Nutrition can improve behaviour in school children
- Robert Clack School study published
- Study investigated the effects of supplements on school performance and behaviour
- Supplements contained vitamins, minerals and omega-3 fatty acids
- Results showed supplementation improved behaviour in children
- Results confirm previous research
The IFBB co-ordinated a research trial in the Robert Clack School, Dagenham testing the effects of vitamin, mineral and omega-3 supplementation on behaviour in school-aged children.
196 children aged 13 to 16 enrolled into the 12 week [double-blind randomised placebo-controlled] trial where they were split into two groups. One group were given the nutritional supplements while the other group were given placebos.
Blood samples were taken to measure the change in omega-3, omega-6, vitamin and mineral levels over the study. These were low at the start of the study and significantly improved in the treatment group receiving the nutrient supplements over the 12 weeks.
Behaviour change was measured using the Conners scale and school disciplinary records.

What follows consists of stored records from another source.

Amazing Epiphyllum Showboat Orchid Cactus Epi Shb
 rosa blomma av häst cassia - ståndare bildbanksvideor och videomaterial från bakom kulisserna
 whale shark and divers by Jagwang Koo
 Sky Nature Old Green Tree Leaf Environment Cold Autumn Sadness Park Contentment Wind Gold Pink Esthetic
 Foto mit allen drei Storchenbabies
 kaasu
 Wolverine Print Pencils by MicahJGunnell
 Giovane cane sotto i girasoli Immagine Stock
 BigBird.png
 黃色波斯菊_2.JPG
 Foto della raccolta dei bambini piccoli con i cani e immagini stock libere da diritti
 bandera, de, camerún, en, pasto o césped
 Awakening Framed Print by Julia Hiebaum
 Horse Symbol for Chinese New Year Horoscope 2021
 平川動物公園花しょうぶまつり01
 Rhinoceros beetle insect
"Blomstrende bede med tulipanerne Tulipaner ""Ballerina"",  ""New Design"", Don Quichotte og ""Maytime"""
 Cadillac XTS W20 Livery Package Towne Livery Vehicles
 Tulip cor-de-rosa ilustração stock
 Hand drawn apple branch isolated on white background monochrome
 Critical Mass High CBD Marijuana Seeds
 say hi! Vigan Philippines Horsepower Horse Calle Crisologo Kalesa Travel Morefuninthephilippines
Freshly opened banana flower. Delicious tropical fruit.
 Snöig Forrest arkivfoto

Using the disruptive behaviour scale, the results showed that the behaviour in the students receiving the supplements improved, while the behaviour of the pupils receiving the placebo worsened.
When comparing the well behaved and badly behaved students, the poorly behaved students’ behaviour improved while they were taking the nutrient supplements.
Results suggest that nutritional supplementation improves behaviour in school aged children.
What does the Institute think?
With funding from the Esmée Fairbairn Foundation together with the EP Abram Trust, Oxford University and the Dyslexia Research Trust, the IFBB was able to facilitate this crucial research. This study confirmed what previous research has shown, that improving the diets of disadvantaged children helps to help improve behaviour.
Dr Jonathan Tammam, principal researcher on the study, said “Our research adds to the growing body of evidence that nutrition can impact the cognitive health and behaviour of children, not least from underprivileged backgrounds. These findings have implications for public health policy and are useful in working towards the aim of understanding how improvements in dietary intake can benefit the health and lives of individuals and society.”
Chief Executive of the IFBB Dr Richard Marsh commented “It is extremely important we continue to research the impact that nutrition has on brain function. Having robust scientific evidence at the heart of our public messages is essential to the IFBB.”
The IFBB believes it is important that all children receive a balanced diet with a wide range of vitamins, minerals and fats not only for growth and development but also to help improve behaviour.
About the School
The Robert Clack School is a mixed comprehensive school and has approximately 2000 pupils. It serves a disadvantaged community in Dagenham, East London and prides itself on its commitment to continual and consistent improvement.